* Things to do *
(1) From the guest blog post on stimulus spending, reproduce the text between "When The Great" and "failing global economy.", inclusive.
(2) In the guest blog post on stimulus spending, what did financial leaders around the world slash after the Great Recession of 2008 exploded?

Is Another Round of Stimulus Spending Necessary To Prevent Double-Dip Recession?

GUEST BLOG by Vincenzo Desroches

When The Great Recession of 2008 exploded in September of ’08, Central Bank and government leaders from around the world held emergency meetings on how to save the global economy, and in an unprecedented act of cohesive unity, financial leaders around the world slashed short-term interest rates to historically low levels in an attempt to loosen credit markets and prop up a failing global economy.

Common monetary theory says that during a recession, private demand dries up as consumer and businesses cut back on spending.  This decreased demand in the private sector can serve to destroy an economy; thus, a government will generally loosen monetary policy in the form of some combination of lower interest rates, tax cuts, or government spending This helps stimulate the economy back into growth mode; then, as economic growth resumes, private demand will again increase and monetary stimulus can be removed gradually from the system.

* Stored data *
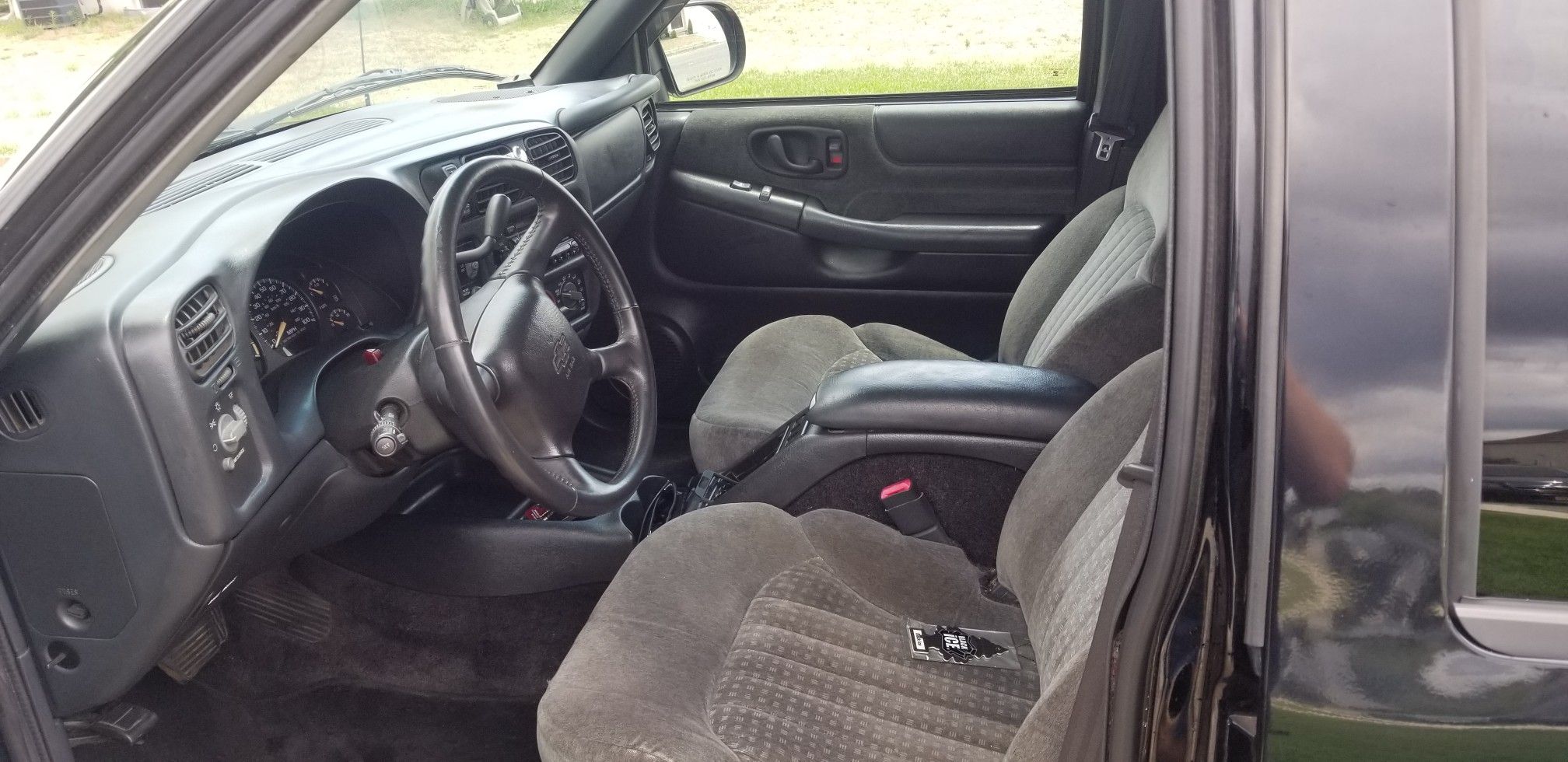 2002 Chevrolet Blazer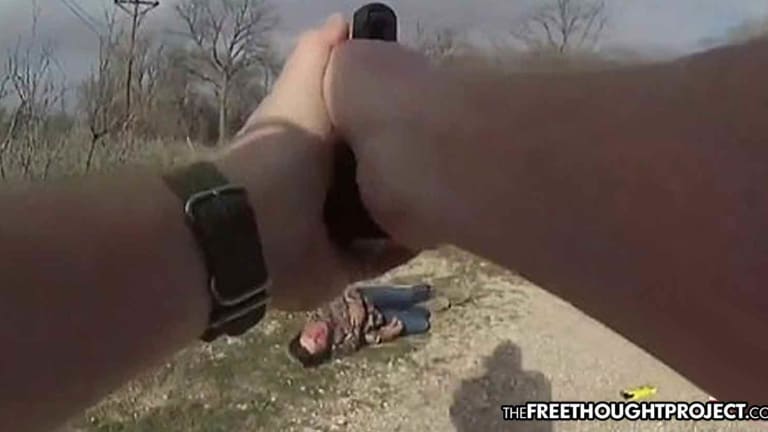 Family Gets No Justice Despite Video of Cop Shooting Unarmed Son in His Heart for No Reason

* Task solutions *
(1)
When The Great Recession of 2008 exploded in September of ’08, Central Bank and government leaders from around the world held emergency meetings on how to save the global economy, and in an unprecedented act of cohesive unity, financial leaders around the world slashed short-term interest rates to historically low levels in an attempt to loosen credit markets and prop up a failing global economy.

(2) They slashed short-term interest rates to historically low levels.